_INFORMATION GIVEN_
------

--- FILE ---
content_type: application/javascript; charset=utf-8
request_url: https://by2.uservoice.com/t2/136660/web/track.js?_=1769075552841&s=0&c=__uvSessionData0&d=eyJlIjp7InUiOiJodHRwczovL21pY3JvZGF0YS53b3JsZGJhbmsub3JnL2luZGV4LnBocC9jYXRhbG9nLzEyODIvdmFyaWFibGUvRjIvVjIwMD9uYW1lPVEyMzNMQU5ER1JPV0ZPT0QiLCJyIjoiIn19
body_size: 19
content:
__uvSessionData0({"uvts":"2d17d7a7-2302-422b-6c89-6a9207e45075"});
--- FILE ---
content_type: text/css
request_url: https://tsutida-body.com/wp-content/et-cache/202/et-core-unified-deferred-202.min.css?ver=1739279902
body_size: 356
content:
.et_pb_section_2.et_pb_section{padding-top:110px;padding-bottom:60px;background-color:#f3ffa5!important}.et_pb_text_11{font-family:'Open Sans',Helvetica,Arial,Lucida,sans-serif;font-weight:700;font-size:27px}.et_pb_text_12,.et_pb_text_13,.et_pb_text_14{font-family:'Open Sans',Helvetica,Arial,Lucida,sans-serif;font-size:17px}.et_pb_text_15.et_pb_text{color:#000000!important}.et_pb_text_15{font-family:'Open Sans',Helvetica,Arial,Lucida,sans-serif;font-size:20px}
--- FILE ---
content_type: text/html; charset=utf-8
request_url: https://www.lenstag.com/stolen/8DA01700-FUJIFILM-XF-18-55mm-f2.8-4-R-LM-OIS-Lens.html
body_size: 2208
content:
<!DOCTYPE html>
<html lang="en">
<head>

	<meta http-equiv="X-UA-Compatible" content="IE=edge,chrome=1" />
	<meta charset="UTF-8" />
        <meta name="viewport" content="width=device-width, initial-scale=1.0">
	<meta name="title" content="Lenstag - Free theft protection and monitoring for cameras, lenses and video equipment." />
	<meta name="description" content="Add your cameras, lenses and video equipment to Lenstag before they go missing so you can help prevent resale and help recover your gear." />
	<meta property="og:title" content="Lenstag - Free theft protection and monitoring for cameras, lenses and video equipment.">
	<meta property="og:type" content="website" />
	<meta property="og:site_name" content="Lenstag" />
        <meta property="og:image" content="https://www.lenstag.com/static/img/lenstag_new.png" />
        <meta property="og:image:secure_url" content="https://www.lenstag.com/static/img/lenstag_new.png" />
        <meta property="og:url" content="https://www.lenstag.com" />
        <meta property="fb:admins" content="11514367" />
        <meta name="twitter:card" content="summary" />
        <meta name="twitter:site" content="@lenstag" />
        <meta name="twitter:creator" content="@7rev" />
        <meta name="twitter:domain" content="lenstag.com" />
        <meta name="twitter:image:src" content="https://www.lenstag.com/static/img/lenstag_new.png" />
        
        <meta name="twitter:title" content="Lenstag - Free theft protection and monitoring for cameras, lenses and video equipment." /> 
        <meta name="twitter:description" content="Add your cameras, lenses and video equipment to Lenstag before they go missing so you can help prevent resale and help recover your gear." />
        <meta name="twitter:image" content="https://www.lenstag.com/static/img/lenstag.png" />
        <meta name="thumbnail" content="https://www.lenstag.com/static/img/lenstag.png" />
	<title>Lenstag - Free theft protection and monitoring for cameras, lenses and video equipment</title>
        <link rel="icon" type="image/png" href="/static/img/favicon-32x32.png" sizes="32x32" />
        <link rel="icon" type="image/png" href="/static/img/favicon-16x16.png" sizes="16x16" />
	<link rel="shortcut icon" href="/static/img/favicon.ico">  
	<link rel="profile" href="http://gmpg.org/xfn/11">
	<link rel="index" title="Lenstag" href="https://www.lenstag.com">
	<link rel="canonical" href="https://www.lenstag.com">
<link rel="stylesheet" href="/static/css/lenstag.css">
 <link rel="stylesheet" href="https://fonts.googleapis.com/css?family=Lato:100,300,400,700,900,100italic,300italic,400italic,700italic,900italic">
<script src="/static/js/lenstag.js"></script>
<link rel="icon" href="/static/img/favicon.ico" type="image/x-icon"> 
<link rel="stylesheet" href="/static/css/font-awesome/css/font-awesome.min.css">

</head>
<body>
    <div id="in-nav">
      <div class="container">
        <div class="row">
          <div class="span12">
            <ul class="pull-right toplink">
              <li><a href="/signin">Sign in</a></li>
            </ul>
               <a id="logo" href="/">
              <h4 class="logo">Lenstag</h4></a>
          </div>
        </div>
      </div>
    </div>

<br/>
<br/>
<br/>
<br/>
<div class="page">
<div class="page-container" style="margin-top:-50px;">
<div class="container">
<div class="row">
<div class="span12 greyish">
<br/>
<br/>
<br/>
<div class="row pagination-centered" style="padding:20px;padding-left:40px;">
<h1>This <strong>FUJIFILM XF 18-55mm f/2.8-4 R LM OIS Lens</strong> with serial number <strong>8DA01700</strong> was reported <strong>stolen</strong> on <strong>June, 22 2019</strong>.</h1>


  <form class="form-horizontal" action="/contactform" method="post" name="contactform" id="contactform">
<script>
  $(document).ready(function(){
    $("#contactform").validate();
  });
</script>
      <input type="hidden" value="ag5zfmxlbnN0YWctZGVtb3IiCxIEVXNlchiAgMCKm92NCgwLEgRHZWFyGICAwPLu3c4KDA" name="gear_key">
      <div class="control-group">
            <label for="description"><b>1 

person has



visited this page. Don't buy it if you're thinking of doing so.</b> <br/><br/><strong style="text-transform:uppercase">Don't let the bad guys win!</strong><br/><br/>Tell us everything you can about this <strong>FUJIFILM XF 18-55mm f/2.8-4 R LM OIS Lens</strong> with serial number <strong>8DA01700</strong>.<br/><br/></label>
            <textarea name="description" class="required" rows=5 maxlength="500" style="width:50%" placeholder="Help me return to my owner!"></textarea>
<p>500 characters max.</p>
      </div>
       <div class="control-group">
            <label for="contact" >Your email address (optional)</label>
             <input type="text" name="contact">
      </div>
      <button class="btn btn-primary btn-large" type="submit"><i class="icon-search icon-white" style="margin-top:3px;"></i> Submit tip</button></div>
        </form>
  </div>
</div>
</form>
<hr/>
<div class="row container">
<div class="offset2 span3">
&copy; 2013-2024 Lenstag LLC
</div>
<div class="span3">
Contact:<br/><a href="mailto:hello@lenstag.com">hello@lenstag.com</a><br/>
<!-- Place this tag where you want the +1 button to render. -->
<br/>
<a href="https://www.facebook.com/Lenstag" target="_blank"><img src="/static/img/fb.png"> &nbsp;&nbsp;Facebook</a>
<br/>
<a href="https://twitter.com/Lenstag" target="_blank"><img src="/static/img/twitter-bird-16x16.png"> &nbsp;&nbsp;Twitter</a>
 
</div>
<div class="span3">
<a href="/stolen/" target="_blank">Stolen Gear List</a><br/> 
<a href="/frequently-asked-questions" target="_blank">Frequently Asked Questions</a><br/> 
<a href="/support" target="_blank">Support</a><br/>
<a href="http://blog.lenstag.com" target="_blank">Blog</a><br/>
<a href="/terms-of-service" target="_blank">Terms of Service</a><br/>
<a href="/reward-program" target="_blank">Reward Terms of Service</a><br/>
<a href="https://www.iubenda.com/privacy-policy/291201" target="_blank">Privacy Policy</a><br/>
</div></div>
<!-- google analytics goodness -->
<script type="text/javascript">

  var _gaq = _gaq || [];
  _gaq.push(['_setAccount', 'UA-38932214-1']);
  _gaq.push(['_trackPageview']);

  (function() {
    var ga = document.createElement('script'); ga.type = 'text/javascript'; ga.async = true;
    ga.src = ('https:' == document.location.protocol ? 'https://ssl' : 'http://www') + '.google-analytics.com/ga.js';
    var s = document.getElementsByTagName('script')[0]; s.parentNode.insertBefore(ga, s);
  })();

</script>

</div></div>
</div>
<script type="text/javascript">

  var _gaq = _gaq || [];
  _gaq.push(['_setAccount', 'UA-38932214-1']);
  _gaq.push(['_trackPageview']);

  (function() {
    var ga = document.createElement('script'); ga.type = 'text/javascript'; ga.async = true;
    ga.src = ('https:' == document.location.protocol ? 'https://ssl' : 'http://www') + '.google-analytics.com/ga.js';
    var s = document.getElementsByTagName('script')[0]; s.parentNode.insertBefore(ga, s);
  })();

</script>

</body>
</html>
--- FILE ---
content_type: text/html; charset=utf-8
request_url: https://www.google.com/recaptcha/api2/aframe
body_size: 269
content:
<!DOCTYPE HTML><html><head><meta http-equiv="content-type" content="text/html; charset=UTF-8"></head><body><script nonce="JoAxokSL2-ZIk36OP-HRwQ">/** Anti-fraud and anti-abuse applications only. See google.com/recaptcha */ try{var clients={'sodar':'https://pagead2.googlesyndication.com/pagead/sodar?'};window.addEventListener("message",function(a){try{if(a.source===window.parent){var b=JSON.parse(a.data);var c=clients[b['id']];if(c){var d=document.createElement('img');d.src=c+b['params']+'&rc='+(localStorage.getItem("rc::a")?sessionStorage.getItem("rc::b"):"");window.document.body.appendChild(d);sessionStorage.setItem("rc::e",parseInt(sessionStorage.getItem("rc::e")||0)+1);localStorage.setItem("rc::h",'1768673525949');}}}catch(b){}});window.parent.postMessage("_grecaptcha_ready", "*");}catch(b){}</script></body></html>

------

_PROBLEM_
In the records above, locate every line with the string "container" and copy it.

_WRITTEN ANSWER_
      <div class="container">
<div class="page-container" style="margin-top:-50px;">
<div class="container">
<div class="row container">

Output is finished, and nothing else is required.